Era mi primera vez volviendo. Empecé tirando piedras a mi alcance. Casi como un deporte, tranquilo, seguro a la distancia, una rutina. Así la Milla no me fotografiaría. Decidí ir al paradero cercano al guanaco. Recogí algunas piedras, de gran tamaño. Subí la mochila al paradero. Le pedí a uno que me ayudara a subir haciéndome una escala con sus manos. Accedió de inmediato. Le señalé el lugar, por donde subiría, por donde estaba la mochila, detrás del cartel explicativo con las rutas del Transantiago.
Medité un poco antes de dar el salto sobre el paradero. Sé que puedes hacerlo. Sé que ella te reconocerá cómo tú la reconocerías a ella si estuvieran en lugares cambiados.
—Ya, ahora, que vienen más capuchas ¡Súbeme! —le grité a mi improvisado compañero.
El flaco me subió como si nada, tenía más fuerza de la que esperaba. Y me vi ahí, agazapado. Un salto de dos metros y podría estar arriba del guanaco. Me puse la mochila a un acostado. Y cuando vi que el chorro apuntaba hacia otro lado me levanté y corrí lo más fuerte que pude.
La Milla me tiene que estar viendo. Ella tiene que estar grabando esto. Es quizás la primera vez en la historia que un capucha… no, que un profe de historia, que un aparecido, hace esto. La adrenalina me impulsó, mis rodillas sonaron como dos zanahorias quebrándose cuando salté. Iba a romper a como dé lugar ese disparador.
<<… información de último minuto:
— Cuando el encapuchado saltó de un paradero al carro lanza aguas, de nuestra institución, el carro se movía y con el impulso de sí mismo más el movimiento del carro, se dio en el costado del vehículo cayendo con su hombro derecho y golpeándose el cráneo. Esa caída de Raimundo Arriagada fue la que le ocasionó la pérdida de visión
- ¿Y entonces a qué se deben las operaciones que encontraron marcas de perdigones en ambas cuencas de los ojos del señor Raimundo?

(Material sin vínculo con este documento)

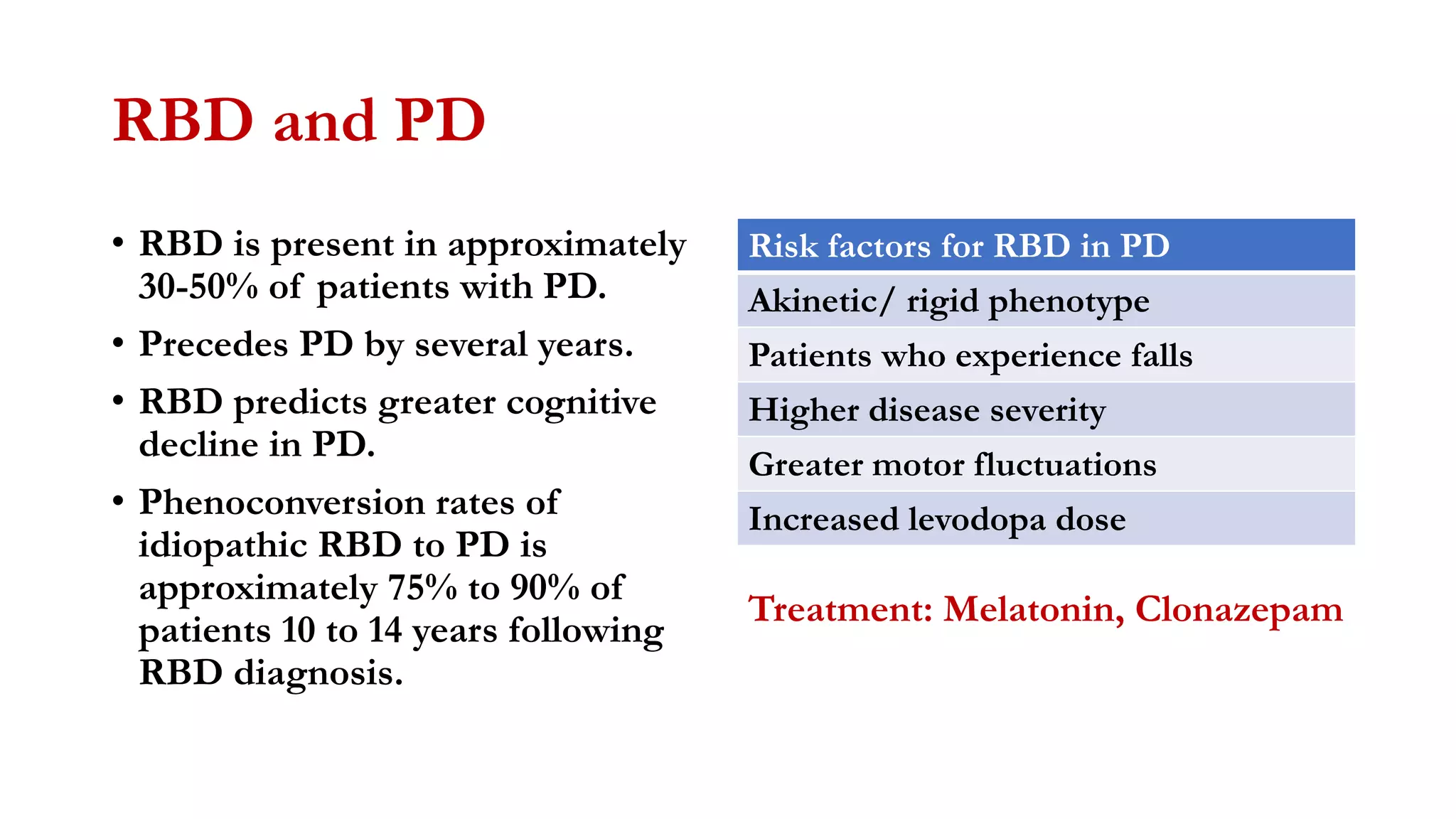 RBD and PD

• RBD is present in approximately 30-50% of patients with PD.
• Precedes PD by several years.
• RBD predicts greater cognitive decline in PD.
• Phenoconversion rates of idiopathic RBD to PD is approximately 75% to 90% of patients 10 to 14 years following RBD diagnosis.

| Risk factors for RBD in PD |
|---|
| Akinetic/ rigid phenotype |
| Patients who experience falls |
| Higher disease severity |
| Greater motor fluctuations |
| Increased levodopa dose |

Treatment: Melatonin, Clonazepam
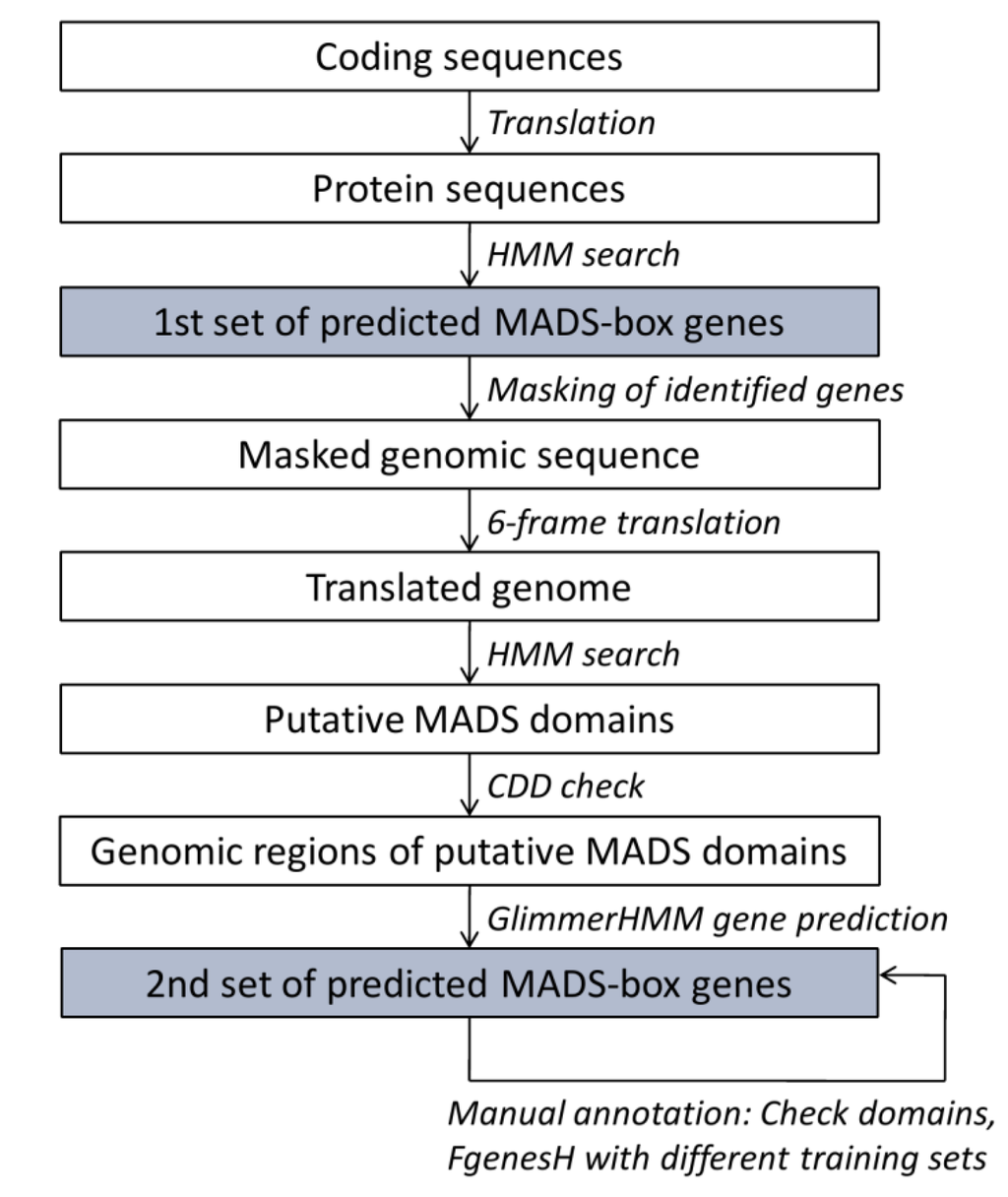 Coding sequences

Translation

Protein sequences

HMM search

1st set of predicted MADS-box genes

Masking of identified genes

Masked genomic sequence

6-frame translation

Translated genome

HMM search

Putative MADS domains

CDD check

Genomic regions of putative MADS domains

GlimmerHMM gene prediction

2nd set of predicted MADS-box genes

Manual annotation: Check domains, FgenesH with different training sets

- Se deben a que justo estaban en el suelo cuando él cayó…››
—Apaga esa weá, Matías. Ese medio es facho —dijo Millaray.
—Bueno, pensé que te interesaba. Mal que mal fue tu ex —dijo él excusándose.
—Obvio que lo lamento, y por lo mismo, me da rabia. No sé porque andaba haciendo esas cosas, si nunca fue atlético. Ahora es otra víctima de los pacos.

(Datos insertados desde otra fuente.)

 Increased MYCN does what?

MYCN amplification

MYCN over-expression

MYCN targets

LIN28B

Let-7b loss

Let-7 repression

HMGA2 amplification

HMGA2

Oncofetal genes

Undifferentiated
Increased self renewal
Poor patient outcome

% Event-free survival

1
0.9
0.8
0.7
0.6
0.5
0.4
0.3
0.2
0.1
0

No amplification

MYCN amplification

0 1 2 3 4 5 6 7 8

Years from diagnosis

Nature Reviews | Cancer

—Y bueno, hay que seguir por él y por otros y por nosotros ¿o no?
—Sí, eso ni me lo preguntes. Tenemos que seguir dando cara.

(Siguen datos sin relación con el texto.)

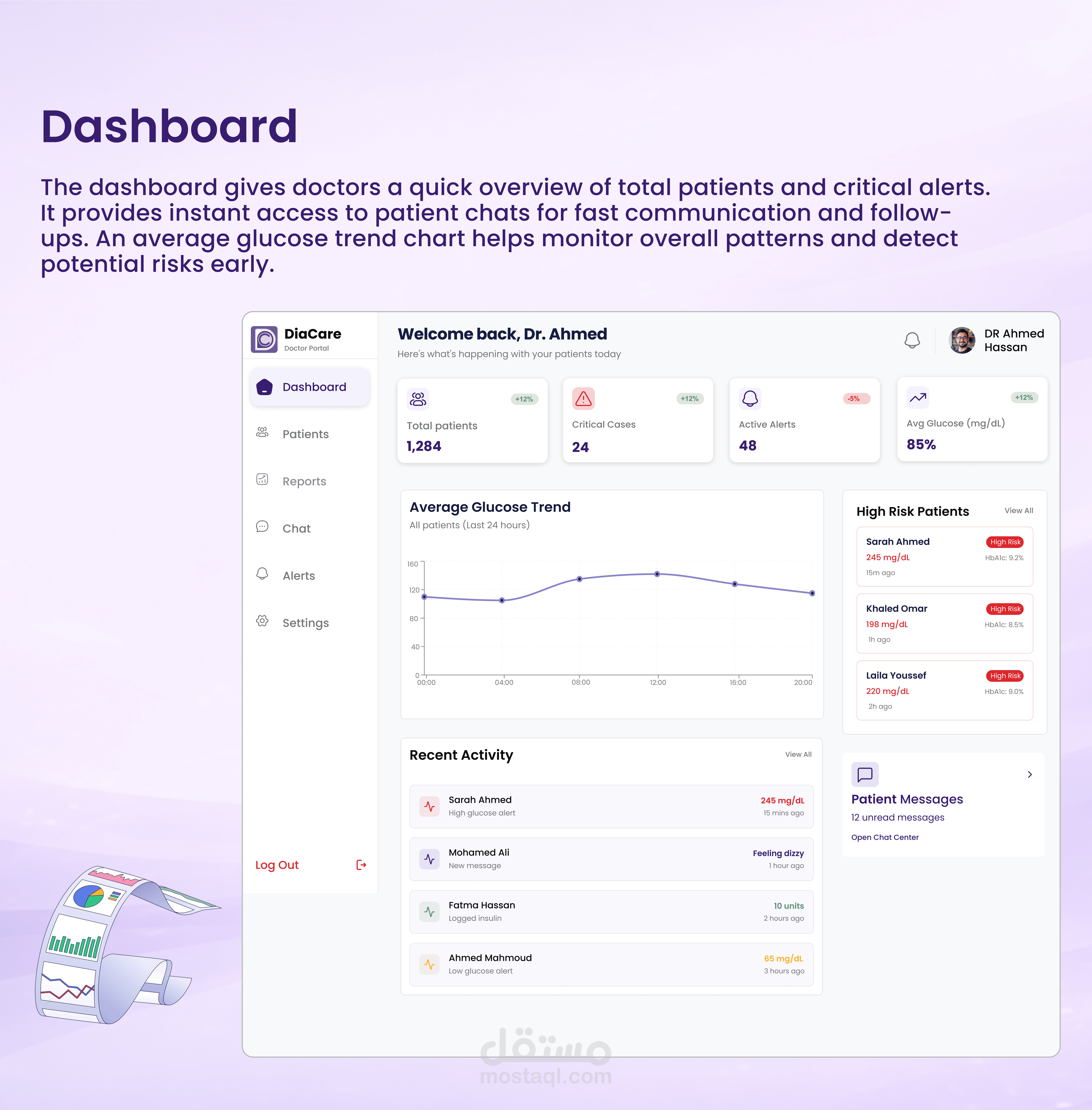 Dashboard

The dashboard gives doctors a quick overview of total patients and critical alerts. It provides instant access to patient chats for fast communication and follow-ups. An average glucose trend chart helps monitor overall patterns and detect potential risks early.

DiaCare
Doctor Portal

Dashboard
Patients
Reports
Chat
Alerts
Settings

Log Out

Welcome back, Dr. Ahmed
Here's what's happening with your patients today

DR Ahmed Hassan

+12%
Total patients
1,284

+12%
Critical Cases
24

-5%
Active Alerts
48

+12%
Avg Glucose (mg/dL)
85%

Average Glucose Trend
All patients (Last 24 hours)

160
120
80
40
0
00:00
04:00
08:00
12:00
16:00
20:00

High Risk Patients
View All

Sarah Ahmed
High Risk
245 mg/dL
HbA1c: 9.2%
15m ago

Khaled Omar
High Risk
198 mg/dL
HbA1c: 8.5%
1h ago

Laila Youssef
High Risk
220 mg/dL
HbA1c: 9.0%
2h ago

Recent Activity
View All

Sarah Ahmed
High glucose alert
245 mg/dL
15 mins ago

Mohamed Ali
New message
Feeling dizzy
1 hour ago

Fatma Hassan
Logged insulin
10 units
2 hours ago

Ahmed Mahmoud
Low glucose alert
65 mg/dL
3 hours ago

Patient Messages
12 unread messages
Open Chat Center

مستقل
mostaql.com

El teléfono de Raimundo vibró. Lo sintió con su mano izquierda, la única que podía mover. Mientras yacía en el hospital, la oscuridad rodeaba su ser y la rodearía para siempre. Cuando se dio cuenta de esto otra vez gracias al celular, Raimundo lloró sintiendo el escozor de sus lágrimas. Quizás era un famoso etiquetándolo en una publicación de apoyo o un mensaje de texto de alguien que aún no sabía que ya nunca más volvería a ver.